Nella Chiesa di sant’Agostino si trova il dipinto della Madonna dei Pellegrini modella fu ancora una volta Lena, prostituta e amante di Caravaggio. A non convincere i cardinali, questa volta fu la povertà con cui era rappresentata la Santa Madre: gli abiti popolani e la casa con l’intonaco mancante apparvero ai loro occhi troppo realistici e terreni. Un'altra particolarità del dipinto è il realismo dei piedi dei pellegrini, simbolo di obbedienza e devozione; è una caratteristica che avete già incontrato lungo il vostro itinerario nella Crocifissione di San Pietro.

Prossima tappa è la Chiesa di San Luigi dei Francesi, posta vicino a Palazzo Madama. È qui che Caravaggio abitò per molto tempo durante il suo soggiorno romano, ospite prediletto del cardinale Francesco Maria Del Monte. L’artista compose per la chiesa tre tele dedicate a San Matteo che si trovano nella Cappella Contarelli: Vocazione di Matteo, San Matteo e l’Angelo, il Martirio di San Matteo.
Nel primo dipinto la taverna è immersa nel buio, illuminata da una luce che proviene da destra, dall’alto verso il basso, e rappresenta la grazia divina che illumina gli uomini per salvarli dal peccato. Gesù appare dietro San Pietro come fosse un’apparizione e indica Matteo intento con altri esattori delle tasse a contare i soldi riscossi. Matteo incredulo indica se stesso per essere sicuro che Gesù stia chiamando proprio lui. Nel secondo dipinto, San Matteo e l’Angelo, è rappresentato il santo che scrive il Vangelo seguendo la dettatura dell’angelo alle sue spalle; la sua posizione così precaria e in bilico sullo sgabello rappresenterebbe l’incertezza sul cosa scrivere.
Quest'opera è anch'essa una seconda versione, mentre la prima versione del dipinto, passata ai musei di Berlino nel 1815, fu distrutta durante la II guerra mondiale. Nel terzo dipinto è invece rappresentato un sicario che irrompe durante la messa e, una volta atterrato il santo, sta per sferrare il colpo letale. L’intera scena è illuminata da un’intensa luce che viene da sinistra ed investe i due protagonisti del ritratto. Nella Galleria Doria Pamphilj potrete ammirare quadri che si discostano leggermente dal tipico stile caravaggesco.
Modella questa volta nella Maddalena Penitente e nel Riposo durante la fuga in Egitto è Anna Bianchini, prostituta di professione e amica dell’artista con il quale però spesso ebbe scontri. La donna posò per Caravaggio anche in altri dipinti ed è sempre rappresentata nelle sue vere sembianze: una giovane, bassa di statura con i capelli lunghi e rossicci. Caravaggio era solito rappresentare i suoi modelli così come erano realmente, mantenendo anche molto spesso la veridicità dei loro abbigliamenti.

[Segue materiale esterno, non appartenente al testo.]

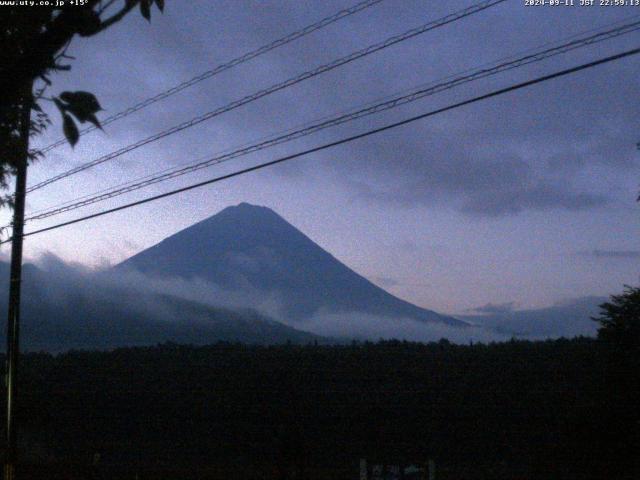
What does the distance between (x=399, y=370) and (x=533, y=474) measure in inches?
621

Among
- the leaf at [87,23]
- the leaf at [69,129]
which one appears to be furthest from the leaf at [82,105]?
the leaf at [87,23]

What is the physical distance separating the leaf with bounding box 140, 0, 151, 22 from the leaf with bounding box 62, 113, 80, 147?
0.93 m

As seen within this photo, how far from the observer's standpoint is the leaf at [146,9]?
4.58 metres

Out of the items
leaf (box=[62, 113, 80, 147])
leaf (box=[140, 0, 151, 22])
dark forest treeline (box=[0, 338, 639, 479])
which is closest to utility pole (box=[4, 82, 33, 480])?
leaf (box=[140, 0, 151, 22])

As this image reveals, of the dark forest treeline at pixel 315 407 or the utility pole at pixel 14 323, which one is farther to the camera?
the dark forest treeline at pixel 315 407

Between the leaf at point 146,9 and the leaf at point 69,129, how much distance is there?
932 millimetres

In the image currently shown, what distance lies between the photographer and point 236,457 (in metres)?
35.7

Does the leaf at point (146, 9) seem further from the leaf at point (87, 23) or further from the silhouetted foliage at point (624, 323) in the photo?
the silhouetted foliage at point (624, 323)

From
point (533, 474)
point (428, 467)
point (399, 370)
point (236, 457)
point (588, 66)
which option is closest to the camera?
point (588, 66)

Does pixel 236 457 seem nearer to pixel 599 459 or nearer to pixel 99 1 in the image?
pixel 599 459

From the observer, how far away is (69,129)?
13.6 ft

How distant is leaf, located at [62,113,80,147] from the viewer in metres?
4.13

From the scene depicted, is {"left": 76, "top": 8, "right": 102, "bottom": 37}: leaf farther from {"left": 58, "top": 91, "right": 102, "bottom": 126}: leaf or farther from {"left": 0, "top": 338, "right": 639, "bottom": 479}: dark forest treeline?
{"left": 0, "top": 338, "right": 639, "bottom": 479}: dark forest treeline

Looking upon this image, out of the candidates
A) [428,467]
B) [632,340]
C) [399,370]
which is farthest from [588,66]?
[399,370]
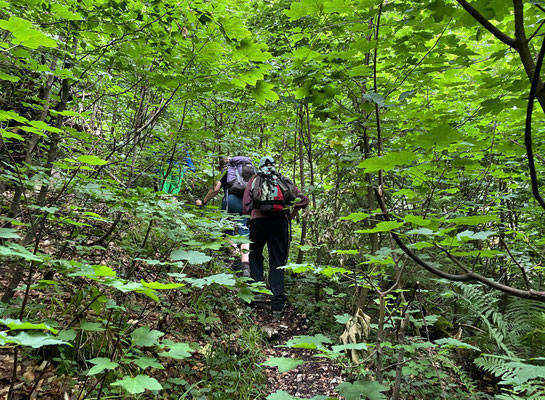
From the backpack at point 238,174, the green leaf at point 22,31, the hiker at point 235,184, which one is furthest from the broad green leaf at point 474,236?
the backpack at point 238,174

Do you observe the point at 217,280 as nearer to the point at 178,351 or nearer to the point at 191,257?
the point at 191,257

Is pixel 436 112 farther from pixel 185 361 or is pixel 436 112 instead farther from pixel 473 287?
pixel 185 361

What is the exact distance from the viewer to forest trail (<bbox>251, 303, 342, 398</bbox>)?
3361 millimetres

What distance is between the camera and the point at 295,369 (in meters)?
3.74

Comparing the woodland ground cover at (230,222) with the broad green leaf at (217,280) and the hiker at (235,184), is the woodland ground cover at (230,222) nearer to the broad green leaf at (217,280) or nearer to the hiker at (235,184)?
the broad green leaf at (217,280)

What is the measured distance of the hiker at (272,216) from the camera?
4723mm

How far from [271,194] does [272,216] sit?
1.24 feet

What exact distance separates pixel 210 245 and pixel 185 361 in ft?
5.82

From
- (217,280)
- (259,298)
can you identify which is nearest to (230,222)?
(217,280)

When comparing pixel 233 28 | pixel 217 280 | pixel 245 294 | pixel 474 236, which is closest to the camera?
pixel 474 236

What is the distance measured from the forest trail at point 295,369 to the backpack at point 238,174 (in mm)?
2141

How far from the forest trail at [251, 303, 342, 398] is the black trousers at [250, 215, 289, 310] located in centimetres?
29

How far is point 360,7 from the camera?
5.16ft

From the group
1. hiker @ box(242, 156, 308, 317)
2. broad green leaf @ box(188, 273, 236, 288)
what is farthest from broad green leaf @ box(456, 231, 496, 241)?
hiker @ box(242, 156, 308, 317)
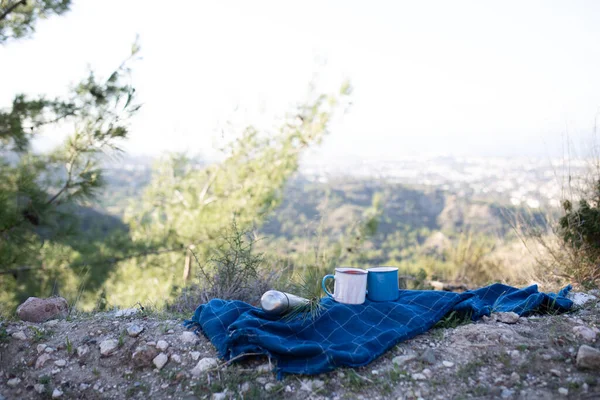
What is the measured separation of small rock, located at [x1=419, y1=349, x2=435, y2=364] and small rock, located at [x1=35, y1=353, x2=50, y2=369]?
74.5 inches

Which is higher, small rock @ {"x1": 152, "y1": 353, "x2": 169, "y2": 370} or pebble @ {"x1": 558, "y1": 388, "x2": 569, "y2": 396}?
pebble @ {"x1": 558, "y1": 388, "x2": 569, "y2": 396}

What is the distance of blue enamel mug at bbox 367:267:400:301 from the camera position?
269cm

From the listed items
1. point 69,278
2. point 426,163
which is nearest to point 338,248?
point 69,278

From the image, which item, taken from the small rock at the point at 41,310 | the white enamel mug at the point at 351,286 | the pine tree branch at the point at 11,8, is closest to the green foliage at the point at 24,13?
the pine tree branch at the point at 11,8

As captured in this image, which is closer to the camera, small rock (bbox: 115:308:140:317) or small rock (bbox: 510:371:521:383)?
small rock (bbox: 510:371:521:383)

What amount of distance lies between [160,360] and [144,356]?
9cm

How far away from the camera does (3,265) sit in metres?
5.32

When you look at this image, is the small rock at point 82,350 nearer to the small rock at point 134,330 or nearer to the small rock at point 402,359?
the small rock at point 134,330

Ultima tappa di questo tour alla scoperta di Caravaggio sono i Musei Capitolini, dove si trova il dipinto gemello di Giovanni Battista di Galleria Doria Pamphilj. Il Battista è rappresentato in una posa ripresa dai “Nudi” di Michelangelo della cappella Sistina, che Caravaggio ammirava molto. Qui l'artista rende la figura più realistica attraverso la luce e i colori a discapito dell’astrattismo michelangiolesco.

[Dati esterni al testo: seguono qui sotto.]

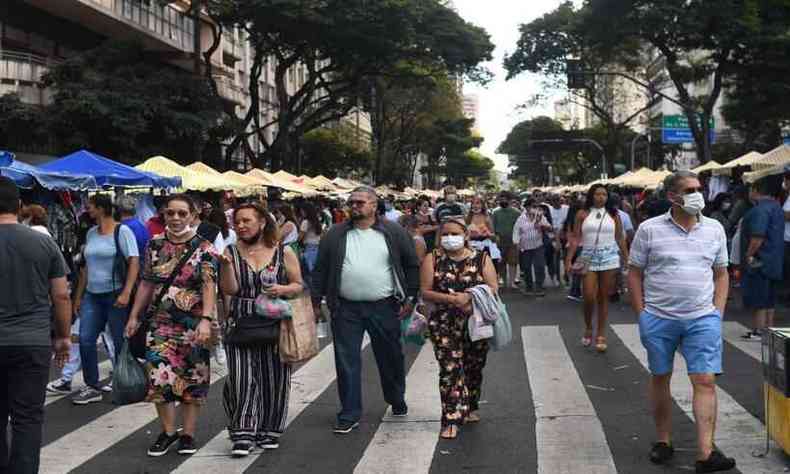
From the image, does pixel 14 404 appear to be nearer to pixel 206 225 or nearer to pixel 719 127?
pixel 206 225

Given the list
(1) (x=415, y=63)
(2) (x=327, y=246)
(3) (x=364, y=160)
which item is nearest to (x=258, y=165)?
(1) (x=415, y=63)

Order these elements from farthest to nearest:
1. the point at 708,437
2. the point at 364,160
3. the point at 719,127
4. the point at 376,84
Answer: the point at 719,127, the point at 364,160, the point at 376,84, the point at 708,437

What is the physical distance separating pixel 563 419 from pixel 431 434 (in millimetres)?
1044

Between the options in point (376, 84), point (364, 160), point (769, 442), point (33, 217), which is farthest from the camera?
point (364, 160)

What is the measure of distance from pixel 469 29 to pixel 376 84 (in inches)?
275

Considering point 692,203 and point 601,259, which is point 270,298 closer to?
point 692,203

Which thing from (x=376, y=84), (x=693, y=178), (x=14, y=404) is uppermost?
(x=376, y=84)

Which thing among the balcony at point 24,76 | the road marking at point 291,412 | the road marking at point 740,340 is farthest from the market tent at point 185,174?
the road marking at point 740,340

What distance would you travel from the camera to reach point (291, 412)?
754 centimetres

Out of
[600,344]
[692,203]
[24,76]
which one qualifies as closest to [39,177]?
[600,344]

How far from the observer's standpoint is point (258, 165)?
1309 inches

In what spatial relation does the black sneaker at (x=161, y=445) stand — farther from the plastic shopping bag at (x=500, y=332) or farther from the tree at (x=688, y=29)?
the tree at (x=688, y=29)

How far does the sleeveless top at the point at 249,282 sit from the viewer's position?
6219 millimetres

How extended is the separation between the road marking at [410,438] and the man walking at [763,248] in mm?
3837
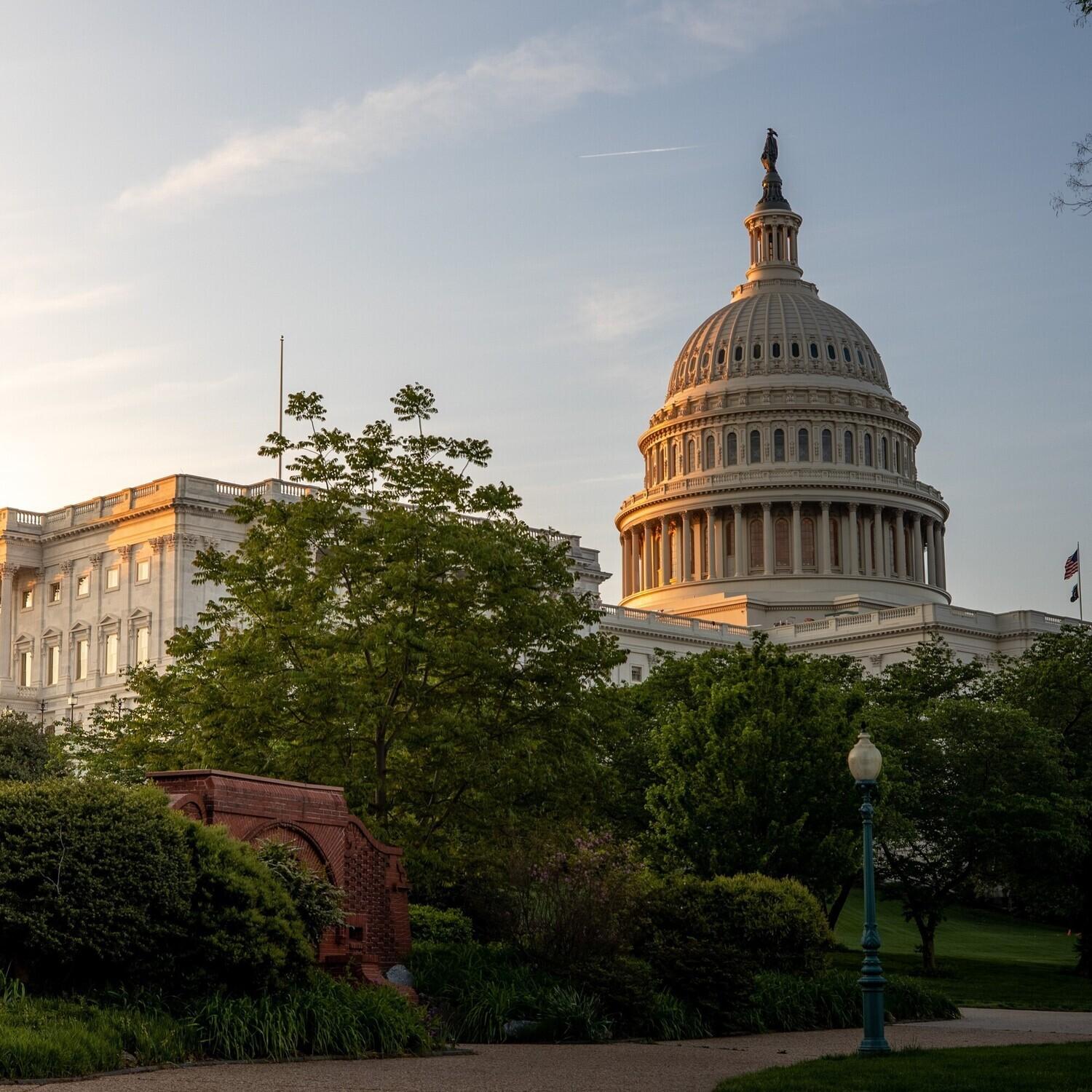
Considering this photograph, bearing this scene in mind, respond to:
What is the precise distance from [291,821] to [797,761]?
18797mm

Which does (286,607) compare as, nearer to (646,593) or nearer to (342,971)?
(342,971)

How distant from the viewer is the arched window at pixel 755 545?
150125 millimetres

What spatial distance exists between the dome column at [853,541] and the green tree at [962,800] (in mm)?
82448

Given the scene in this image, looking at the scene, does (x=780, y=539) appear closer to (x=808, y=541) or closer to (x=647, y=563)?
(x=808, y=541)

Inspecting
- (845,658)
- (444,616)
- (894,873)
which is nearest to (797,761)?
(444,616)

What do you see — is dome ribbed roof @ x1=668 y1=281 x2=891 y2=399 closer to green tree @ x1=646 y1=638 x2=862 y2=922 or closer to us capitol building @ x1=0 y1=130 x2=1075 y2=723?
us capitol building @ x1=0 y1=130 x2=1075 y2=723

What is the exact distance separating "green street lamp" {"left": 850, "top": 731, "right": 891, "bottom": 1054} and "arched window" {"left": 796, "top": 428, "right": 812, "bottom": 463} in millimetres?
125420

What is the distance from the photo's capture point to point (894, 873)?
5894 cm

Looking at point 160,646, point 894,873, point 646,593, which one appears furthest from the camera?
point 646,593

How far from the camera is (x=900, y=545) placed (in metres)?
151

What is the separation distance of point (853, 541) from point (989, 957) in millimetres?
86340

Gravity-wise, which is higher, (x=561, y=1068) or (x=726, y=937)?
(x=726, y=937)

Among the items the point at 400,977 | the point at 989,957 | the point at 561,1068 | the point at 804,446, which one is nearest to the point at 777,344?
the point at 804,446

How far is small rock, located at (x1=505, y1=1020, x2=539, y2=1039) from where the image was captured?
28.1m
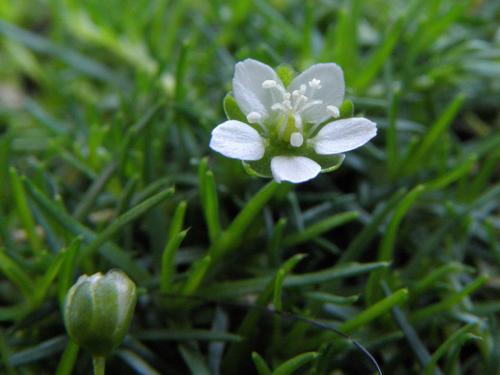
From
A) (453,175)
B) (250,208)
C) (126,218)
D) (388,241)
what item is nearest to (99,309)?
(126,218)

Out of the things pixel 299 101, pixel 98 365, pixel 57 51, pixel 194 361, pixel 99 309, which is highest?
pixel 299 101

La rappresentazione della Buona ventura, invece, è la tipica scena di vita quotidiana che tanto ama dipingere Caravaggio; la tradizione ci racconta che l’artista prese a modello una giovane zingara di passaggio davanti al suo studio. Rappresentò così il momento in cui la gitana, fingendo di leggere la mano ad un giovane e ingenuo ragazzo di buona famiglia, gli sottrae l’anello dal dito.

Se eravate già degli appassionati di Caravaggio dopo questo tour, attraverso le chiese ed i musei più belli di Roma, riuscirete ancor di più ad apprezzare le incredibili doti di questo genio ribelle. La luce ricreata nei quadri che incontrerete, illuminerà i vostri occhi attraverso le vie del centro storico. Attraverso queste opere entrerete nella sua visione del mondo e della pittura e comprenderete l'intensità e la bellezza della sua concezione dell'arte che raffigura la vita.